--- START OF GIVEN PASSAGE ---

On Sun, 14 Nov 2004 09:12:50 +0100, Sam Jost wrote:
> The image format for your pennies are called fractal compressors.
Other compression types that could be considered analogous to the
pennies example would be Run-Length encoding and Quad-Tree encoding.
In Run-Length Encoding (RLE), the pennies are analogous to individual
pixels. One-dimensional RLE looks for sequences of pixels in a
horizontal line that are the same color, and encodes them as a
(color,count) pair. More complex RLE compressors will record either
the colors of the pixels, or a (color,count) pair if the count is large
enough that the pair is smaller than the data for the original "run" of
pixels.
In two-dimensional RLE, the algorithm encodes the first scan line the
same way that one-dimensional RLE does. After the first scan line, it
takes the differences in the colors of pixels between the current scan
line and the previous scan line. It then encodes the runs in the
difference. If two scan lines are the same, the difference between
them is a single pair that covers the entire scan line, drastically
reducing the stored size of the information.
Faxes use encodings similar to this. Since a pixel in a fax image must
be either black or white, fax compression doesn't need to store the
colors directly; each line will start with a pixel of a certain color,
and the colors will alternate from there. In fact, a compressed fax
image is pretty much just a bunch of run lengths in scan line order.
The algorithm assumes that the first run of pixels is white, for
example. If it's really black, the algorithm inserts a white run of
zero pixels into the output, so that every line starts with a pixel of
the same color.
Quad-Tree encoding does something similar, but different. In this
encoding, the pennies are analogous to rectangles within the image.
Quad-Tree encoding looks at the image data as a rectangle instead of a
series of scan lines. It takes the entire image and splits it into
four sections, down the middle vertically and across the middle
horizontally.
+---+---+
| | |
| 1 | 2 |
| | |
+---+---+
| | |
| 3 | 4 |
| | |
+---+---+
Conceptually, the beginning of the "tree" is a single color that
represents the entire image. That color is the "average" color of each
of the four sections. Each section is treated the same way, split into
quarters and assigned the "average" color of its four sections, which
are then split into four sections, ... until each section represents a
pixel. The splitting can get tricky when the image dimensions aren't
powers of two, or are different in one direction than the other, but
it's not unmanageable. If the color of a section is close enough to
the colors of the other three sections, or the average, or whatever,
the values for some of the sections don't need to be saved.

--- END OF GIVEN PASSAGE ---
--- START OF DATA RECORDS ---

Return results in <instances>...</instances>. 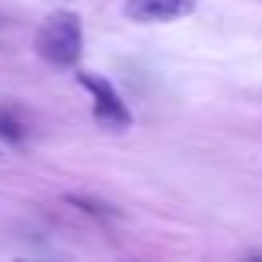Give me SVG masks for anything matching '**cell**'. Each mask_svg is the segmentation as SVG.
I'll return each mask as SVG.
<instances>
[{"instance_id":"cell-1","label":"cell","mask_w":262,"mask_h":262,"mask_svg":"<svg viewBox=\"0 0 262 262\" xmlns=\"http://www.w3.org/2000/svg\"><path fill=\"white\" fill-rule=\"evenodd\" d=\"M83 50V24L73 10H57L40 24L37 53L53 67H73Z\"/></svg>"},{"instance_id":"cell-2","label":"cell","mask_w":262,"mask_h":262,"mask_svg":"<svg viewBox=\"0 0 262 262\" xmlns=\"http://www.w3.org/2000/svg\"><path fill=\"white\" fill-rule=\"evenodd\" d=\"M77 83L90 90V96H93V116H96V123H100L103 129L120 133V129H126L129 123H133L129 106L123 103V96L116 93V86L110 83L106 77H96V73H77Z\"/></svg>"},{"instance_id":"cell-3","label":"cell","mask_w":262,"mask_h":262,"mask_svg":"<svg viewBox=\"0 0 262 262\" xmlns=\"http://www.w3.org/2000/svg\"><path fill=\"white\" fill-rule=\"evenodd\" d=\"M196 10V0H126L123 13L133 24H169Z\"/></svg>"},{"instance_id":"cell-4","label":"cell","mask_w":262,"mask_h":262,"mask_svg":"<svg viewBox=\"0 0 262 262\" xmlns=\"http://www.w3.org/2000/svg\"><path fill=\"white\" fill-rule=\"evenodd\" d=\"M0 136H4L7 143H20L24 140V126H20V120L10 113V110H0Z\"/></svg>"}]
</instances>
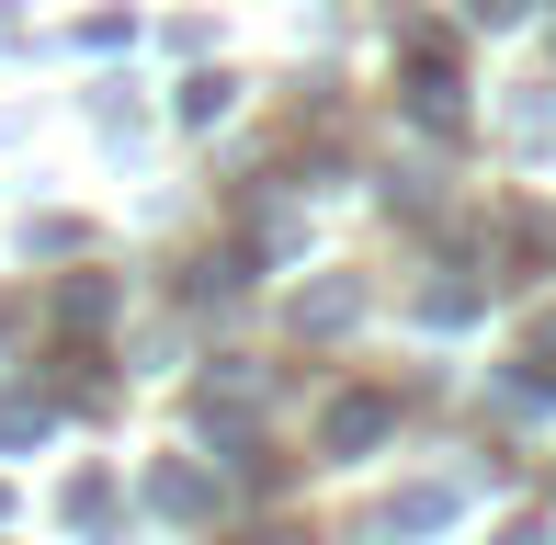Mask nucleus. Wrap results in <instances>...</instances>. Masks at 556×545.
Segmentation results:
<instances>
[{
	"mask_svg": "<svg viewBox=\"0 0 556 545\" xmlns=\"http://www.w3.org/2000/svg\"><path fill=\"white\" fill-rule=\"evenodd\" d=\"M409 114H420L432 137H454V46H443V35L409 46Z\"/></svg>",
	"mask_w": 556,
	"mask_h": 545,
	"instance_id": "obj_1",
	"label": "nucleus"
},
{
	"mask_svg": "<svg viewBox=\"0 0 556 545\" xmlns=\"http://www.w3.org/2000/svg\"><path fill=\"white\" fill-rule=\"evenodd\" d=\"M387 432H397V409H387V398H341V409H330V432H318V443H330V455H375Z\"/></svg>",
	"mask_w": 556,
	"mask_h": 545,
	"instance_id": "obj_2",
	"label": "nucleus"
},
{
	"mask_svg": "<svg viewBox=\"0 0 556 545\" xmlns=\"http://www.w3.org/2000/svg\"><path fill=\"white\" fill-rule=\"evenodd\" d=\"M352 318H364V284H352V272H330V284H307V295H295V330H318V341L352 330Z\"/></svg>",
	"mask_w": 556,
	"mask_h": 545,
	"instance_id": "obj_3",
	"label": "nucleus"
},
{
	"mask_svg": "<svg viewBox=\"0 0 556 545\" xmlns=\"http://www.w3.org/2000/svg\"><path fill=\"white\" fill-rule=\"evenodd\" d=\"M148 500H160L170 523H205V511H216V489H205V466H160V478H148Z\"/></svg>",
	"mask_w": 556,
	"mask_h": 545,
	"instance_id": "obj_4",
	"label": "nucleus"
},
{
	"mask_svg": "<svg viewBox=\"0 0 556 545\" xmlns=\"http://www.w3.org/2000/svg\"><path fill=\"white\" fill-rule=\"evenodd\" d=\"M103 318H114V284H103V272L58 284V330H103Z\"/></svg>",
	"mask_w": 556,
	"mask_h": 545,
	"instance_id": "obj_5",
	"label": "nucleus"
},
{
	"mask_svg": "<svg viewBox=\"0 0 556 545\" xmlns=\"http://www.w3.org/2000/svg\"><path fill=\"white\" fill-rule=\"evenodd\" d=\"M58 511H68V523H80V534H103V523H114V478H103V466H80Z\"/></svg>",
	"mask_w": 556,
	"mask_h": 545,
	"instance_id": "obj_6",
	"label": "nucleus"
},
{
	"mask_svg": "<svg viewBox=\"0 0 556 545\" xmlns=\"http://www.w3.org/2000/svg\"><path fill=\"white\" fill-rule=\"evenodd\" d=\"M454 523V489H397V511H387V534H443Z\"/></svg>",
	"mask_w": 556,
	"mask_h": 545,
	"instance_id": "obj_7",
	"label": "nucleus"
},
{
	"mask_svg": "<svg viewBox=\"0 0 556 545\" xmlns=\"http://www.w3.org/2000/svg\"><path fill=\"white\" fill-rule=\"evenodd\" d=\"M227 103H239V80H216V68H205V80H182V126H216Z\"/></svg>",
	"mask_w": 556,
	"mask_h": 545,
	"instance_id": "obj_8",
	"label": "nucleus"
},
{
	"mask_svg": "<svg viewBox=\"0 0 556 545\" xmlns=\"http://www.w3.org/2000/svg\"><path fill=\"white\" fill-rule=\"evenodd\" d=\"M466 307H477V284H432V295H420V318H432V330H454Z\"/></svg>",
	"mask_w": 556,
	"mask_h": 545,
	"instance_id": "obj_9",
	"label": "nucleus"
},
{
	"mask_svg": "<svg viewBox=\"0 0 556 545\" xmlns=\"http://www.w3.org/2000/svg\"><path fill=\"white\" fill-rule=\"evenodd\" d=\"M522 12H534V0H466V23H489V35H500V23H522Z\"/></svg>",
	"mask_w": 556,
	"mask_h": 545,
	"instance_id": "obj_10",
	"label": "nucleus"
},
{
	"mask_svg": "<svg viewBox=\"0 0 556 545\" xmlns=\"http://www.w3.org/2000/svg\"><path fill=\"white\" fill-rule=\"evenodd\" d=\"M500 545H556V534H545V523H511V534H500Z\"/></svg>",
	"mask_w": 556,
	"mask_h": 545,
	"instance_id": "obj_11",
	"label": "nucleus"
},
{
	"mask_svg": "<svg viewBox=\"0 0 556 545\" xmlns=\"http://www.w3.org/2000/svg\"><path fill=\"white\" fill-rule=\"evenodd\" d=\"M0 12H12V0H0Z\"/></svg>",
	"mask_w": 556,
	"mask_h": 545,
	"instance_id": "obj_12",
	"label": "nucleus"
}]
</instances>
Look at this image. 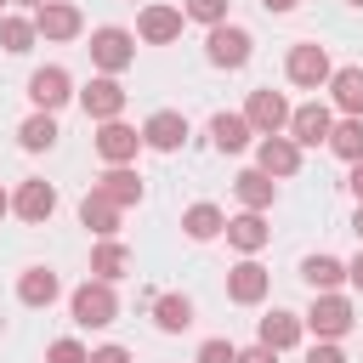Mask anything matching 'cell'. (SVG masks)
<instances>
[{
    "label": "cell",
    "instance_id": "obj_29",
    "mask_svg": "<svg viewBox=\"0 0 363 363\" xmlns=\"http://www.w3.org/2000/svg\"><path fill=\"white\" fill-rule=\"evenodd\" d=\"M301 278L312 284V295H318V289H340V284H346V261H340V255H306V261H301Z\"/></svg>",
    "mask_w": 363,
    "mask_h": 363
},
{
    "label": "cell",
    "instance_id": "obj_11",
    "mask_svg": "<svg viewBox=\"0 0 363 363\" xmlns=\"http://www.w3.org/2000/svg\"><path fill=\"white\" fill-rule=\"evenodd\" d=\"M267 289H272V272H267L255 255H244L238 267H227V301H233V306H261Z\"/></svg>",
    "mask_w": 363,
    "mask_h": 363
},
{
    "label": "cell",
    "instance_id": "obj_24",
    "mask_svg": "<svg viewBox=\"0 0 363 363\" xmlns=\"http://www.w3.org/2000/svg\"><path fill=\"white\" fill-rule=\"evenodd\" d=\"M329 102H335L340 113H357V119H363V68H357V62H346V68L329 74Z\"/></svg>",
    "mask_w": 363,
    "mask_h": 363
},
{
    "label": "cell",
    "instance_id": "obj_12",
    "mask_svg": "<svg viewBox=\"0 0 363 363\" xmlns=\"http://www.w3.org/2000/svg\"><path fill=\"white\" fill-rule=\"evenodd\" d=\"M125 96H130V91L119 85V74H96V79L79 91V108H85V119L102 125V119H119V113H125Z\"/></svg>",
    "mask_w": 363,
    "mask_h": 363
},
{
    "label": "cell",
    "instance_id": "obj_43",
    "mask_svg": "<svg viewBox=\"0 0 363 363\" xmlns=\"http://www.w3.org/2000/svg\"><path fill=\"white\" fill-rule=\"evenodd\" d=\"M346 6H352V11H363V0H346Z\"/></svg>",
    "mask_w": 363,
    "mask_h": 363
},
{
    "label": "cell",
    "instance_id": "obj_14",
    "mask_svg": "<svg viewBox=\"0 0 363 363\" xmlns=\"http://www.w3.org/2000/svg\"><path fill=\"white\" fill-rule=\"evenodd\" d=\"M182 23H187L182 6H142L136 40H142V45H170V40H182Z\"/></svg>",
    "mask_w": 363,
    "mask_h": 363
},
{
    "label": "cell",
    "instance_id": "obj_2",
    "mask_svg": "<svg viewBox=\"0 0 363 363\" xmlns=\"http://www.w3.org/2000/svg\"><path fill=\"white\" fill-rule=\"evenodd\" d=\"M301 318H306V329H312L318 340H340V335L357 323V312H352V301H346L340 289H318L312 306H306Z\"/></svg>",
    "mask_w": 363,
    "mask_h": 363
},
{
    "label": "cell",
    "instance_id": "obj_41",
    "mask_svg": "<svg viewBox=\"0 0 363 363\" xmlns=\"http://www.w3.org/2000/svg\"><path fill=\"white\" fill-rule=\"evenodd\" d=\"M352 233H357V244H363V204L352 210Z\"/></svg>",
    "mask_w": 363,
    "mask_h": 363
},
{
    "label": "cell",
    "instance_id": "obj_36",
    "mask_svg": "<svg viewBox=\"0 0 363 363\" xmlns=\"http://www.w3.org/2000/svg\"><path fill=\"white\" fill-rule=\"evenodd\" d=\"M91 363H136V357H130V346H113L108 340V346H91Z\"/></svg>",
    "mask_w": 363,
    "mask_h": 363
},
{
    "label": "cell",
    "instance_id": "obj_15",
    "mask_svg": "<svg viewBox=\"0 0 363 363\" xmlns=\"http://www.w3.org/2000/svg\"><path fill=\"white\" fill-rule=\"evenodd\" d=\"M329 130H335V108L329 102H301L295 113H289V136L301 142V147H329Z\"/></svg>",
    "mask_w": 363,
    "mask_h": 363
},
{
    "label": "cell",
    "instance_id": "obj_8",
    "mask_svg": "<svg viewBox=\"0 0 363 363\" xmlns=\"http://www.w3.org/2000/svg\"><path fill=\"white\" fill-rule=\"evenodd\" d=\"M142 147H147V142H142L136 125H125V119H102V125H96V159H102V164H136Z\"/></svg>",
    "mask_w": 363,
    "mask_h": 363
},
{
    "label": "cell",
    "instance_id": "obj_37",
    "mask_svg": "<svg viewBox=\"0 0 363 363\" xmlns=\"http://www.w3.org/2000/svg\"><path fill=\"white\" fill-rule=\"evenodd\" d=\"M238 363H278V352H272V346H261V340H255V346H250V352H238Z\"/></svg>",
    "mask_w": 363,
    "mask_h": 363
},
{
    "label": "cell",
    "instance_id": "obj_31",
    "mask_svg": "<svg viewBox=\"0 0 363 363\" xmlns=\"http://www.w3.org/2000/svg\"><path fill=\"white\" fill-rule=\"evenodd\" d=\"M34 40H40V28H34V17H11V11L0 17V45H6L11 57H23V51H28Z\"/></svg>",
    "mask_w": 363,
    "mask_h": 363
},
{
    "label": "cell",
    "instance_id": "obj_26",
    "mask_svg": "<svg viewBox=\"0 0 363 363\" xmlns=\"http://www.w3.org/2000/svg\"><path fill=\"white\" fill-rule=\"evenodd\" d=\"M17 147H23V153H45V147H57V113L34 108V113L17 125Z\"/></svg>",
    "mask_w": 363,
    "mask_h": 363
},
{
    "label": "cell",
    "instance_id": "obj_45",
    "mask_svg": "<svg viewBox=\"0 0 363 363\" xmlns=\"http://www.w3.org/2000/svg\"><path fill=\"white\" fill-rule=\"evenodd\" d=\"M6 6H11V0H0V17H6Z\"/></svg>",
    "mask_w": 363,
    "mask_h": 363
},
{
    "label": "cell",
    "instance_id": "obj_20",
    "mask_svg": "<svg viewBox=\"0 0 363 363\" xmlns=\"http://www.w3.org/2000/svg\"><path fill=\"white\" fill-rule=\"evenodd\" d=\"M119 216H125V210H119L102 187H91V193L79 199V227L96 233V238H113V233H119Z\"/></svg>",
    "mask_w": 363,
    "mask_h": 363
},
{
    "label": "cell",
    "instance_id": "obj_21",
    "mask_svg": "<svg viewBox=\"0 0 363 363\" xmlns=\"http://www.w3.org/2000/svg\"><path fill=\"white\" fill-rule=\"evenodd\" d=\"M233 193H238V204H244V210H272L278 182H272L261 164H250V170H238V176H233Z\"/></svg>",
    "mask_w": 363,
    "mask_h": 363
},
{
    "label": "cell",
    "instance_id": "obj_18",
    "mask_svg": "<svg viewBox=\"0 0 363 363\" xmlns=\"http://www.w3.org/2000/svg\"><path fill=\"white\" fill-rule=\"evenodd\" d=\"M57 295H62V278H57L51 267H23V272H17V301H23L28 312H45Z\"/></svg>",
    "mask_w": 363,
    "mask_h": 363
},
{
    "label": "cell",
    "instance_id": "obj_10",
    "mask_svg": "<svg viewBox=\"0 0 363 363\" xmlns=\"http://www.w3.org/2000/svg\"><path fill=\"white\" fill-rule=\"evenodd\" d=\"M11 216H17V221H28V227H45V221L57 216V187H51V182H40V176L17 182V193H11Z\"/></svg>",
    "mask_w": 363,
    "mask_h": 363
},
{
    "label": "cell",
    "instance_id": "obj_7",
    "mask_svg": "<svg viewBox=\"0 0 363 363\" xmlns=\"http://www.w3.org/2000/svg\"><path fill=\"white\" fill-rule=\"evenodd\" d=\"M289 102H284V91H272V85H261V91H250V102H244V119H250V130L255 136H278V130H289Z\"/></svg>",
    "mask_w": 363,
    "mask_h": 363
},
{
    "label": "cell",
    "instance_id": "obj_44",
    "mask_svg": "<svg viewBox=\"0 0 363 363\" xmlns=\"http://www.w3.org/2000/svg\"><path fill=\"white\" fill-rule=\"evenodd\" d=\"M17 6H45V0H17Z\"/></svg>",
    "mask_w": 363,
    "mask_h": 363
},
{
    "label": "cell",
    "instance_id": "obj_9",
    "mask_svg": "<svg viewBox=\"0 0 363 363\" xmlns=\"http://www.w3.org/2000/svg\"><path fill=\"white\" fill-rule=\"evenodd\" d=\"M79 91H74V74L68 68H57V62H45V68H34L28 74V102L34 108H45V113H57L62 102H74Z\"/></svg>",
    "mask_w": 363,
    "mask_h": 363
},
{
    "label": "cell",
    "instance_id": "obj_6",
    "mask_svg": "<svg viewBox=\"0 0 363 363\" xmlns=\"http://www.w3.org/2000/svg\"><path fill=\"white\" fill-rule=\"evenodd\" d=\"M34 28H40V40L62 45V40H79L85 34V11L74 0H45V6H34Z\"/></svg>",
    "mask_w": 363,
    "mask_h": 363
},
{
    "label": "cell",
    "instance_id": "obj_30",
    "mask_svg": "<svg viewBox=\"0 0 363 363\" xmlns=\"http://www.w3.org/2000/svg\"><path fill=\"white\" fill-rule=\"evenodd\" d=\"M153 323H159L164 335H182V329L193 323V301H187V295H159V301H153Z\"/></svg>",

--- END OF DATA RECORDS ---

→ **EXERCISE**:
In the forum post on image compression, what color does fax compression assume the first run of pixels in a line is? You won't need the entries to do this.

→ **REPLY TO THE TASK**:
White.